BOSA. È stato sottoscritto a fine luglio l’accordo tra il Comune ed i proprietari dell’area dove sorge il (non ancora aperto) parcheggio di Santa Giusta, una delle incompiute della città del Temo....

BOSA. È stato sottoscritto a fine luglio l’accordo tra il Comune ed i proprietari dell’area dove sorge il (non ancora aperto) parcheggio di Santa Giusta, una delle incompiute della città del Temo. Già iniziato l’iter per l’appalto dei lavori che serviranno per il collaudo della struttura. L’ulteriore mossa sarà quella di inserire i nuovi stalli di sosta per auto e moto fra quelli urbani, nel futuro bando per le strisce blu. Solo allora si aprirà la possibilità di rivedere l’attuale configurazione del sistema di sosta dei veicoli nel Corso Vittorio Emanuele. «Questo accordo tra il Comune ed i proprietari delle aree dove sorge il parcheggio, apre la strada alla realizzazione delle opere necessarie all’utilizzo di questa struttura», annuncia il sindaco Luigi Mastino. «I proprietari hanno rinunciato alle loro prerogative di partecipazione per la gestione del parcheggio, come prevedeva il precedente accordo che avrebbe vincolato il Comune per trent’anni» spiega l’assessore ai Lavori pubblici Danilo Mastinu.
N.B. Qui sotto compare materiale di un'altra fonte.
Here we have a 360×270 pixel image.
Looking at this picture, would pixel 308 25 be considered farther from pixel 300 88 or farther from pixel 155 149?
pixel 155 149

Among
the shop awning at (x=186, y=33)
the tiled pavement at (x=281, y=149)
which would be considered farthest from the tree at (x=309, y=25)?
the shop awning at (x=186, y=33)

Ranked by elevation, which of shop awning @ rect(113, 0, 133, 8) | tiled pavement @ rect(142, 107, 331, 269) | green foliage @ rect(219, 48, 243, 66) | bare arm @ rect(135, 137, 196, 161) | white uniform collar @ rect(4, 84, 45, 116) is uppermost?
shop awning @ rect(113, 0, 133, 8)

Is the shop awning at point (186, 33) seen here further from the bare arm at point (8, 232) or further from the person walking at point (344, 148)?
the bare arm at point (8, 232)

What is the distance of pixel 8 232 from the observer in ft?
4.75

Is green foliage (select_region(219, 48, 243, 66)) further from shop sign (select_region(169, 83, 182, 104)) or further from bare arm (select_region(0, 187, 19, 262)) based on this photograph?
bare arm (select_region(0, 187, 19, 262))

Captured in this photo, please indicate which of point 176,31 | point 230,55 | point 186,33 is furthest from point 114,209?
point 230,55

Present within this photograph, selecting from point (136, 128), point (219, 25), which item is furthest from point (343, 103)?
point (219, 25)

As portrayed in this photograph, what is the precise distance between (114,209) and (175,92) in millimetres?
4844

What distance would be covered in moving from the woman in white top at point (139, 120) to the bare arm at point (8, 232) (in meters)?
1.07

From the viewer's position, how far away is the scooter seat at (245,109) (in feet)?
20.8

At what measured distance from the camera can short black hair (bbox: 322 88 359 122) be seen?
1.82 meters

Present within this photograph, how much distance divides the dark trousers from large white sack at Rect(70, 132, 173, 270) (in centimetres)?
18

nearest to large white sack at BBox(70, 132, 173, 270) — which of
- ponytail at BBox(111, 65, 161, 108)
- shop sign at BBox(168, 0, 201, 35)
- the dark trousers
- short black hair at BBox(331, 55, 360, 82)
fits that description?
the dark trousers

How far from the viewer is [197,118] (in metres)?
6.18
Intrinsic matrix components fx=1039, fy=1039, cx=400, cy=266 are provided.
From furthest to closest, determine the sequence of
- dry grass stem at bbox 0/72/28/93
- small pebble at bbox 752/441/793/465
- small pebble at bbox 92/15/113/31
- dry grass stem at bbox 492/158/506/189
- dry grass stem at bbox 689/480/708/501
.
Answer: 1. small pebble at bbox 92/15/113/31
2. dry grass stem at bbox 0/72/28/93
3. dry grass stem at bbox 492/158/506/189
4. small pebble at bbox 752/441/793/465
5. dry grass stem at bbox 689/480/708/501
L’opera però, sulla quale sono già state investite in passato ingenti risorse, non sarà immediatamente operativa. «Occorrono alcuni lavori, per i quali è già pronto un progetto esecutivo e sono disponibili 160mila euro». La struttura infatti, che potrà contenere 130 auto, oltre agli stalli per le auto dei disabili ed a quelli per le moto, deve essere adeguata alle attuali normative con la realizzazione degli impianti elettrico, di illuminazione e antincendio. Per la città del Temo il parcheggio svolgerà poi un ruolo essenziale in vista di diversi obiettivi, primo fra tutti quello di alleggerire il carico di auto in sosta nel Corso «Dove sarà possibile studiare una soluzione per carico e scarico
merci in orari precisi, per attività e residenti», alla quale pensa l’assessore al Turismo Alfonso Campus. Zona quella del cosiddetto "salotto buono" di Bosa che «Potrà essere monitorata attraverso l’utilizzo di moderne videocamere di sorveglianza, oltre al controllo dei vigili urbani».